Présidentielle française : la PME Hollande va son chemin
Face à DSK ou à Martine Aubry, ces grandes entreprises politiques, il se présente comme un homme simple, normal, proche des gens et de son terroir corrézien. Pour le moment, ça marche !
Il est parti de très loin, très tôt. Ira-t-il, comme il l’assure, jusqu’au bout de la primaire socialiste, en octobre, voire, comme il l’espère, jusqu’au second tour de la présidentielle de 2012 ? Au vu de sa précampagne officieuse, entamée dès juin 2009, et de l’écho que sa candidature, officielle depuis le 31 mars, rencontre dans l’opinion, on est tenté de le croire. Sondages encourageants, médias bienveillants, ralliements multiples, kilos évaporés et amour retrouvé (la journaliste Valérie Trierweiler)… La chance semble enfin sourire à François Hollande, ce surdoué aux fausses allures de dilettante, qui l’a si souvent laissée filer.
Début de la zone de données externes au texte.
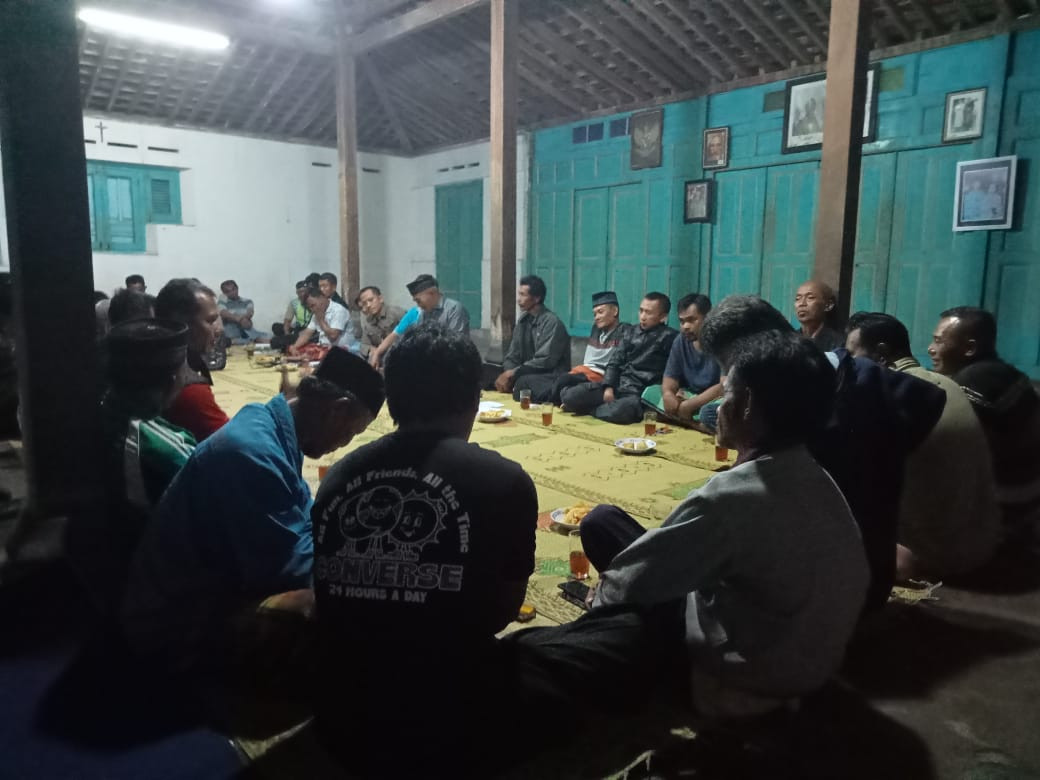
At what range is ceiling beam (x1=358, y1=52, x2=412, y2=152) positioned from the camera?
10.3 metres

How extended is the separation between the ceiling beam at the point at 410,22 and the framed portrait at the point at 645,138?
2.50m

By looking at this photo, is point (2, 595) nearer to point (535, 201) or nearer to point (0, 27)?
point (0, 27)

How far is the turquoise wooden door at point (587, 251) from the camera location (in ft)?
31.8

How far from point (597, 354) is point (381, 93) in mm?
6979

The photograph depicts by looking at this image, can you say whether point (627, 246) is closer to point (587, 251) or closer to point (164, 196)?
point (587, 251)

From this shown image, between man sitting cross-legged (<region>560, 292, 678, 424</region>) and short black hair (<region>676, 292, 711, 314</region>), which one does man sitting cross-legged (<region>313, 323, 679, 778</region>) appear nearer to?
short black hair (<region>676, 292, 711, 314</region>)

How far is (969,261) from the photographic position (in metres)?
6.50

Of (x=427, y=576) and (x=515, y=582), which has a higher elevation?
(x=427, y=576)

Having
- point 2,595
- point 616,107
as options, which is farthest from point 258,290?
point 2,595

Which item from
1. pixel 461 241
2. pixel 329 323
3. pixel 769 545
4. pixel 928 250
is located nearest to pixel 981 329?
pixel 769 545

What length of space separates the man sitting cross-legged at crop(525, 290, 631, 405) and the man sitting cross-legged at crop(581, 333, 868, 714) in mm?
4364

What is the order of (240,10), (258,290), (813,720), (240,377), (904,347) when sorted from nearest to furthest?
1. (813,720)
2. (904,347)
3. (240,377)
4. (240,10)
5. (258,290)

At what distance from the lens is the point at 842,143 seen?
4887 mm

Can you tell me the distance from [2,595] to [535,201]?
29.4 ft
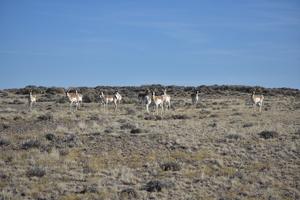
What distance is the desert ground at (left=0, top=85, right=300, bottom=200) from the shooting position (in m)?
18.6

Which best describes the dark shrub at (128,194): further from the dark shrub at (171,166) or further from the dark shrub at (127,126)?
the dark shrub at (127,126)

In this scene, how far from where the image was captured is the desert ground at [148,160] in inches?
731

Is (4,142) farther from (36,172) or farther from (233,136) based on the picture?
(233,136)

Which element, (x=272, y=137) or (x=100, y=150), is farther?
(x=272, y=137)

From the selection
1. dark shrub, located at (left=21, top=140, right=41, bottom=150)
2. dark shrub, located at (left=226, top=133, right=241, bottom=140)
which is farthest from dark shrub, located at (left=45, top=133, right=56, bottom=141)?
dark shrub, located at (left=226, top=133, right=241, bottom=140)

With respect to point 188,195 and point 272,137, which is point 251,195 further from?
point 272,137

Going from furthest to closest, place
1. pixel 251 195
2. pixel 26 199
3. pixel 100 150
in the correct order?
pixel 100 150
pixel 251 195
pixel 26 199

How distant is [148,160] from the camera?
2336 centimetres

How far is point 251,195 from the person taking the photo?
60.9ft

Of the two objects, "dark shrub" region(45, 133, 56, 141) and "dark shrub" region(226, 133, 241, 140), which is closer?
"dark shrub" region(45, 133, 56, 141)

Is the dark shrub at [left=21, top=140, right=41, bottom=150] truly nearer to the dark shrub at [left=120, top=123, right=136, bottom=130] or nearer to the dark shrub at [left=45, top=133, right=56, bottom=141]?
the dark shrub at [left=45, top=133, right=56, bottom=141]

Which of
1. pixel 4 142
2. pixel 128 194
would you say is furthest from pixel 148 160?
pixel 4 142

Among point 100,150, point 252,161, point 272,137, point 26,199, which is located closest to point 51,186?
point 26,199

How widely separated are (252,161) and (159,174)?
190 inches
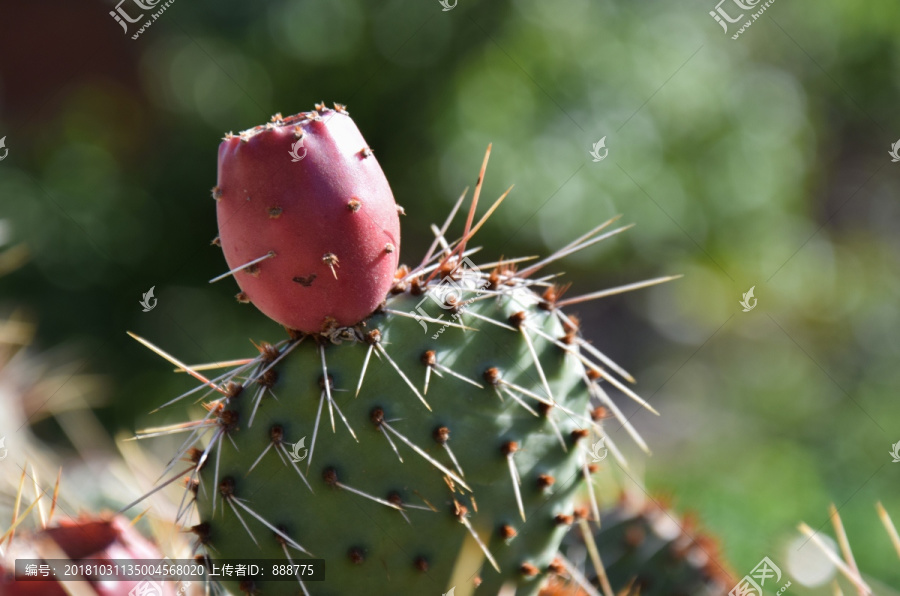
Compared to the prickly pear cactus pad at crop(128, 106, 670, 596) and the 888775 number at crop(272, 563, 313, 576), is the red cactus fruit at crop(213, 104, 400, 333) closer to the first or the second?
the prickly pear cactus pad at crop(128, 106, 670, 596)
Fini le temps où, premier secrétaire d’un Parti socialiste archidivisé (1997-2008), il passait pour le gentil organisateur d’une machine à perdre. Fini l’époque où, à force de cultiver l’art de la synthèse molle, il se mettait à dos tous les courants. Hollande excellait dans le rôle du Schtroumpf farceur (« Monsieur Petites Blagues », l’avait surnommé Laurent Fabius) et du parfait dégonflé. Patron du PS, il n’en profitait pas pour briguer la magistrature suprême. Compagnon de l’ambitieuse Ségolène, il s’était effacé, en 2007, devant la mère de ses quatre enfants, alors au zénith dans les sondages, avant qu’elle ne le congédie du domicile conjugal par un communiqué vengeur, en pleine soirée des législatives.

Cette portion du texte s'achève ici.